Wait a minute. That’s not it. It’s close. Wait. Here it is: it’s not because the characters are so much like us. It’s because they’re not so much like us. No, seriously, this makes sense. See, if the Barone family were planning a trip – oh, say to Italy– they would be at each other’s throats the same way my family and I were over this ridiculous trip to Astoria. But they would have snappy lines written for them by Ray Romano and Philip Rosenthal.
That’s right. They would be funny. They might have the same problems we do, but they are funnier and smarter than we are and you know they’re still going to be together next Monday night. Which is more than I can guarantee of my family at any given moment. That’s why we like the show. It’s a better version of us.
Personally, I would kill to have Romano and Rosenthal write my life. It’s not that I can’t think of great come backs on my own; but it usually takes me two and a half days and by then the moment has pretty much passed. And, you know, they’re used to writing about my family. The characters in their series, like people everywhere, are selfish, childish, petty, lazy, inconsiderate and sometimes even downright mean. But, unlike the characters of most other sitcoms, they’re never silly.
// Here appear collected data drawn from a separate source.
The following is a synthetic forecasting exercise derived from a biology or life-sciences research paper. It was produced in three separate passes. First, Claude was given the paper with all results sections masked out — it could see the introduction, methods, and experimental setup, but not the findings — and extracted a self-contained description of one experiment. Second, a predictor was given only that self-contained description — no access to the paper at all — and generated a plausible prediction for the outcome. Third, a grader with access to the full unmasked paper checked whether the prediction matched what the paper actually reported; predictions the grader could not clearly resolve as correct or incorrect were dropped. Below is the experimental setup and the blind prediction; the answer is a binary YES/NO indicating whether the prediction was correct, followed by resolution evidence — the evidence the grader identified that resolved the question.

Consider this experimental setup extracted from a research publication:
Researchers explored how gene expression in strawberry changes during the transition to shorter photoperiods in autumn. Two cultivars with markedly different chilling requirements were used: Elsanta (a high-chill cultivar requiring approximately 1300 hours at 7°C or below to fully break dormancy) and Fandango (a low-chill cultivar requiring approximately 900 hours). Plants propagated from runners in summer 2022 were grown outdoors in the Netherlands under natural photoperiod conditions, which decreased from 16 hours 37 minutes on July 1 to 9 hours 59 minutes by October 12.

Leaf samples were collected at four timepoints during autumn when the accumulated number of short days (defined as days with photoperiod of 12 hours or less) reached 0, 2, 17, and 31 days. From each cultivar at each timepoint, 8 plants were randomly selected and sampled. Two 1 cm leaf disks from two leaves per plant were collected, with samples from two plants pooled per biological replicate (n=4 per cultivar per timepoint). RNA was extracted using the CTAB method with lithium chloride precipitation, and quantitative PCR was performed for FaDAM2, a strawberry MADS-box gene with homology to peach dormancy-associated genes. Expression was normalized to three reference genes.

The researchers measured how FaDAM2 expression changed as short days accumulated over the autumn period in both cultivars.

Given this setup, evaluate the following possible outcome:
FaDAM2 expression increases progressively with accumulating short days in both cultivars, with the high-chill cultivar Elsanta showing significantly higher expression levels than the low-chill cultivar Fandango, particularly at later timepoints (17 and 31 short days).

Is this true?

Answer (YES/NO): NO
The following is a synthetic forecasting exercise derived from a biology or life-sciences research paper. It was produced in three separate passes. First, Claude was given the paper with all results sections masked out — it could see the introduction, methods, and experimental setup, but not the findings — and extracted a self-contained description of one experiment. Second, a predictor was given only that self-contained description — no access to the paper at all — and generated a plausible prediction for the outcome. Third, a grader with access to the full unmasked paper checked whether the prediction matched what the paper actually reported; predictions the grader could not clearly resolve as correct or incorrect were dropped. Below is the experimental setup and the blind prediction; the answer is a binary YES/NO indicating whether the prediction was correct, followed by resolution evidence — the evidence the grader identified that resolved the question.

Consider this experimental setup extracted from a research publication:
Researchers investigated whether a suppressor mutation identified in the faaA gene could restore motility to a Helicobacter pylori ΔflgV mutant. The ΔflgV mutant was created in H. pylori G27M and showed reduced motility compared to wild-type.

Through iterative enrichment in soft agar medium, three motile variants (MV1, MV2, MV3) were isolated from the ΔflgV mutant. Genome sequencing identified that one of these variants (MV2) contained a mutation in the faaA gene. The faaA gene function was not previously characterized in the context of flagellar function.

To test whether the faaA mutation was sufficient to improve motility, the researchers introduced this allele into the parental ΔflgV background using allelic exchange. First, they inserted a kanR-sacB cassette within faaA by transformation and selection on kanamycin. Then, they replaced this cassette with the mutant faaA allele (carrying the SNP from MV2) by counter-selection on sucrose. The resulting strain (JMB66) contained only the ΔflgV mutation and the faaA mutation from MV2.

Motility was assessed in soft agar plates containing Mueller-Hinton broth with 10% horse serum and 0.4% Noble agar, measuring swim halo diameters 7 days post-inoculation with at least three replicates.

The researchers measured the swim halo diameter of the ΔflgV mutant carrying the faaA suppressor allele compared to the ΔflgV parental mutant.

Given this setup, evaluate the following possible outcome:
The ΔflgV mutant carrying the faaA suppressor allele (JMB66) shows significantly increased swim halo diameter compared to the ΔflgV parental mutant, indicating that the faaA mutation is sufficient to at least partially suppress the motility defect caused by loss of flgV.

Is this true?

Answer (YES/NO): NO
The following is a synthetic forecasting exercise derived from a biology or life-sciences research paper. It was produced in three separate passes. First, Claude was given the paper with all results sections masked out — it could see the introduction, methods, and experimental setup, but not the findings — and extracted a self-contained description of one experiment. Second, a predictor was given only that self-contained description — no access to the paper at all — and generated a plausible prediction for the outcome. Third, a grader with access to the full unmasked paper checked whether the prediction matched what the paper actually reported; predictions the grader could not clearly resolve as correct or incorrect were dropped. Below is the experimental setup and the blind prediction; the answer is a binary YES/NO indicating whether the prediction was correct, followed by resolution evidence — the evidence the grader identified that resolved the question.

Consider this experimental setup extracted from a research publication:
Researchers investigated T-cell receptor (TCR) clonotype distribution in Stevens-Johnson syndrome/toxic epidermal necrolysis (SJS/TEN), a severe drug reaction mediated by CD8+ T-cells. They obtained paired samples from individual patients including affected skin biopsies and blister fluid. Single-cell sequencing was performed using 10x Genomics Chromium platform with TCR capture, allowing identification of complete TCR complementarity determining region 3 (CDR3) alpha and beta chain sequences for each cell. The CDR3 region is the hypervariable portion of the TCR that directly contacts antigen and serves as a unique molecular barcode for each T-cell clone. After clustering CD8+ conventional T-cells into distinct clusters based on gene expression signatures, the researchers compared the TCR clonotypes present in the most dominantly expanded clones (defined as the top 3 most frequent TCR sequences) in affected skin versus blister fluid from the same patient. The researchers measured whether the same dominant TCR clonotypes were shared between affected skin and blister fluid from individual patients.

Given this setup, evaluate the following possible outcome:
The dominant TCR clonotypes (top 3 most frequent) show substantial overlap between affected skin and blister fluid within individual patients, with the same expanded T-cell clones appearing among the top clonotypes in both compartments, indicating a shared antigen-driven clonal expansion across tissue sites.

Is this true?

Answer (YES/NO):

Yeah, I’ve got that part figured out, too. It’s because they call each other on their bullshit. I’m sorry, there’s no other word for it. Not one of the characters on “Raymond” gets away with anything for long. Even sentimentality is dispatched with in a hurry. And by the end of the episode, the Barones may all still be fighting, but we know, really, that they’re okay.
We don’t get that in real life. The learning process is much messier, much slower, not nearly as funny and sometimes it even stalls out and dies. We want to be better human beings than we are, but we don’t have Ray and Phil working for us in the writers’ room.
My family will get through our two week trip. And later we’ll talk about it as if we even enjoyed it. And when fall rolls around, we’ll look forward to the one thing we all love doing together on Monday nights – and then we’ll remember: no more “Raymond.” Oh, sure, we can watch the syndicated episodes. But it won’t be the same.
I’ll miss you, “Raymond.” I learned more about family and love in a single episode of your series than I did from a whole year of “Dr. Phil.” I wish you all the best – and a long-deserved rest. But after that, if you decide you’d like to take a whack at my life, you should know that I’m pretty darned good at that slapstick stuff. So bring it on!